**課題の目的**
可夢偉の表彰台を伝える記事のうち、「鈴鹿では22年ぶりとなる日本人表彰台を獲得した可夢偉 【写真:ザウバー】」から始まって「ぶりとなる快挙が再現された。」で終わる部分を、「表彰台」を「ポディウム」に置き換えて書き直しなさい。

**記事の抜粋**
可夢偉、バトンとの死闘を制してつかんだ表彰台=絶好のスタート、終盤の猛プッシュで快挙達成

田口朋典

鈴鹿では22年ぶりの日本人表彰台

鈴鹿では22年ぶりとなる日本人表彰台を獲得した可夢偉 【写真:ザウバー】

 2012年10月7日、秋晴れとなった鈴鹿サーキットに詰めかけた10万3000人の観客の目の前で、3番手からスタートした小林可夢偉(ザウバー)が見事3位表彰台を獲得。1990年に鈴木亜久里が達成して以来、鈴鹿では22年ぶりとなる快挙が再現された。

 日本のモータースポーツファンが待ちわびたこの日が、ついに訪れた。午後3時03分、レッドシグナルがブラックアウトした瞬間、「これを見て、スタートが悪かったと言われたら、どれだけロケットスタートを決めないといけないんだ、っていうくらいの良いスタートができた」と、アウト側3番グリッドから今季一番ともいえる絶好のスタートを決めた可夢偉は、イン側に切れ込みながらマーク・ウェバー(レッドブル)をかわして1コーナーまでに2位に浮上した。

**エントリー一覧**

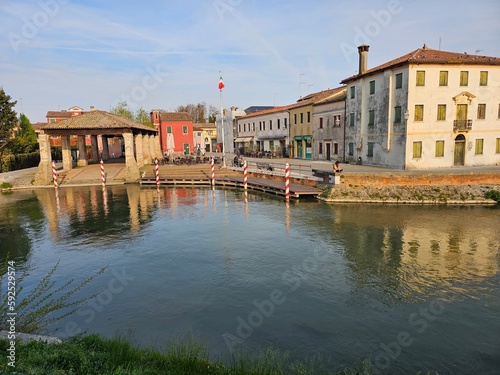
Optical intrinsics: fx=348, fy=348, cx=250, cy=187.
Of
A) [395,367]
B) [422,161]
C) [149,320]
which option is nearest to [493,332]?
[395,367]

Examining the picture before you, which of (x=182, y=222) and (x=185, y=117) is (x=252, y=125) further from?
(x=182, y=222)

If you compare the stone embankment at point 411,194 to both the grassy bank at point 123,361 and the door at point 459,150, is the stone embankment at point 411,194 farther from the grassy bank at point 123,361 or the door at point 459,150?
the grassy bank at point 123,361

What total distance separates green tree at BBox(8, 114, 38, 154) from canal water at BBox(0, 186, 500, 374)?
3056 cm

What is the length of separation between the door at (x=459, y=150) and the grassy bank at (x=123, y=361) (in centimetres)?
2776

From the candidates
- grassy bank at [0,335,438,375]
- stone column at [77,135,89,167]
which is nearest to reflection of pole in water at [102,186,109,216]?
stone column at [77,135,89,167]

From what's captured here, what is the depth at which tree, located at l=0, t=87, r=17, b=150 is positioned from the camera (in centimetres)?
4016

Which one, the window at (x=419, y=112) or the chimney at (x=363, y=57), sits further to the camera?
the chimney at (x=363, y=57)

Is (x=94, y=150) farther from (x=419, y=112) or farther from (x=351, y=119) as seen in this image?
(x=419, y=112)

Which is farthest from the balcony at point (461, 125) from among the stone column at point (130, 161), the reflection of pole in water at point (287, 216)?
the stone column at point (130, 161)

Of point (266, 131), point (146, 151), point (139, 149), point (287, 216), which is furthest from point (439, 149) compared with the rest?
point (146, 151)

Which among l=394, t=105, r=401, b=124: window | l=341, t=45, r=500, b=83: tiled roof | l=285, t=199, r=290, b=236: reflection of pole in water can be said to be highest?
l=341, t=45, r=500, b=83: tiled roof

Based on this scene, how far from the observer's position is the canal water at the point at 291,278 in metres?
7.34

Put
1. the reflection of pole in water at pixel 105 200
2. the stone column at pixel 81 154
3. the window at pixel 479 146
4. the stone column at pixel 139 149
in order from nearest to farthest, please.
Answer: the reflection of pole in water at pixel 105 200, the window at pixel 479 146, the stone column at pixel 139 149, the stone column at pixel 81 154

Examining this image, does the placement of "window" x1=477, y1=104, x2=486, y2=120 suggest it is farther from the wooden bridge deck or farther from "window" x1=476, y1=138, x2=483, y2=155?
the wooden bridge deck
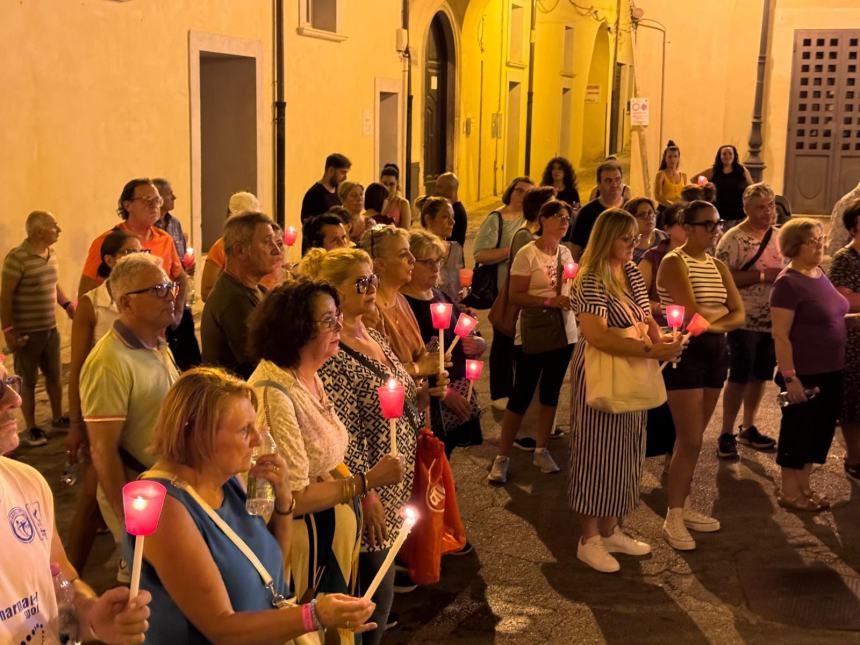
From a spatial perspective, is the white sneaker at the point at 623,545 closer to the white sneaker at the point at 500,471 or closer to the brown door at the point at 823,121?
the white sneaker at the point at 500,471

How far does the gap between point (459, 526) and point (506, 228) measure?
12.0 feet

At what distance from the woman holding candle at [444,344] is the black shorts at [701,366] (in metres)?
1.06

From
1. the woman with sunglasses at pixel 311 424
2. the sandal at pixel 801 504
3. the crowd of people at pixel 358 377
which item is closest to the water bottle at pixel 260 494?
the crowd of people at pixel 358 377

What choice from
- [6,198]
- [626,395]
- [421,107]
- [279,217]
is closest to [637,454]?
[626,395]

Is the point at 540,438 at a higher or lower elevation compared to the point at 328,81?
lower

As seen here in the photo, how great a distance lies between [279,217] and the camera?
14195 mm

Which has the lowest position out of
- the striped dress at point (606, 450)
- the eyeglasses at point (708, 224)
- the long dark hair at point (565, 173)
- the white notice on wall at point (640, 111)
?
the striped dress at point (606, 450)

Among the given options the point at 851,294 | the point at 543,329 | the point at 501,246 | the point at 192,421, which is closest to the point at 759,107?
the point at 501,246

**出力結果**
鈴鹿では22年ぶりとなる日本人ポディウムを獲得した可夢偉 【写真:ザウバー】

 2012年10月7日、秋晴れとなった鈴鹿サーキットに詰めかけた10万3000人の観客の目の前で、3番手からスタートした小林可夢偉(ザウバー)が見事3位ポディウムを獲得。1990年に鈴木亜久里が達成して以来、鈴鹿では22年ぶりとなる快挙が再現された。